- _SHORT PROBLEM 1_:
Retype the stretch of the PhysX discussion from "Guess we don't" through "to sell GPU's.".
- _SHORT PROBLEM 2_:
In one to three sentences, explain why one poster in the PhysX discussion says that PhysX is not useful.

Guess we don't know the definition of open source. In terms of platform support PhysX runs on everything that Havok does and then some.
Physx intentionally doesn't though.
It's a marketing vehicle to castrate performance to sell GPU's.
Calculated on the CPU = an actually useful physics api which is open and able to influence gameplay dynamics.
Oh, except for physx. They NUKE cpu performance by thread restrictions. Physx is not useful.
How does it?In terms of platform support PhysX runs on everything that Havok does and then some.
The option is greyed out for any system with an ATI card present.
That's not platform support.
Let me correct your statement:
In terms of platform support PhysX runs on nvidia systems only because it's an intentionally win/lose based platform when it comes to real world implimentation.

(Excerpts of labeled region data)
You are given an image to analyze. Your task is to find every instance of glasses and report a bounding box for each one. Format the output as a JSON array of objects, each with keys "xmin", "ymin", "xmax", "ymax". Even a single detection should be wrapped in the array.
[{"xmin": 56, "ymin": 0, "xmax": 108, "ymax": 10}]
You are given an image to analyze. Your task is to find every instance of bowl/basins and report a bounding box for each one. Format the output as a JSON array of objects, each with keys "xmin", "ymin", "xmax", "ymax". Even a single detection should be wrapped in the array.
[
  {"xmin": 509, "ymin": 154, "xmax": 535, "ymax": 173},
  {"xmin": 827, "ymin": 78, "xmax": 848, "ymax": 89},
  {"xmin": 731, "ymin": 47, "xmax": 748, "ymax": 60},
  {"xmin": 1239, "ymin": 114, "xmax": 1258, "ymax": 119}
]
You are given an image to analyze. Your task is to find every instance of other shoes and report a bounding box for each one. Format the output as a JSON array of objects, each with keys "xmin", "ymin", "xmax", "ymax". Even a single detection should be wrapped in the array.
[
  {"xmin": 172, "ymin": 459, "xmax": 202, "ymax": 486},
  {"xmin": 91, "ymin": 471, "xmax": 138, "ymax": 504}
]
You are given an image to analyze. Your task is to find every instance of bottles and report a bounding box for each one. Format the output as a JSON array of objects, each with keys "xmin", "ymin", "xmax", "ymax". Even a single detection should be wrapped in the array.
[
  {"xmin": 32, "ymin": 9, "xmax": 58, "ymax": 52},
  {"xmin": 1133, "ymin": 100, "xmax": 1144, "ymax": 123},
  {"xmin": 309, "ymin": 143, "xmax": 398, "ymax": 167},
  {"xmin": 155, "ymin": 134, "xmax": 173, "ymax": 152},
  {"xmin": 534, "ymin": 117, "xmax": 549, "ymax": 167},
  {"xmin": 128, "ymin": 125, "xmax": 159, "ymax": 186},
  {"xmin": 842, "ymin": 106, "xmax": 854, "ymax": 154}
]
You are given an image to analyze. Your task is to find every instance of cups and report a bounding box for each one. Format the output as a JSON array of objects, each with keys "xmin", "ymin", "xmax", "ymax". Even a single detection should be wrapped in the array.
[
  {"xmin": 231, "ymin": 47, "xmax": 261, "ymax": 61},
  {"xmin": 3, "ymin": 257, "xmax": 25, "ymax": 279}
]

- _EXPECTED ANSWER 1_:
Guess we don't know the definition of open source. In terms of platform support PhysX runs on everything that Havok does and then some.
Physx intentionally doesn't though.
It's a marketing vehicle to castrate performance to sell GPU's.

- _EXPECTED ANSWER 2_:
The poster says PhysX cripples CPU performance through thread restrictions. The poster also calls it a marketing vehicle that limits performance in order to sell GPUs.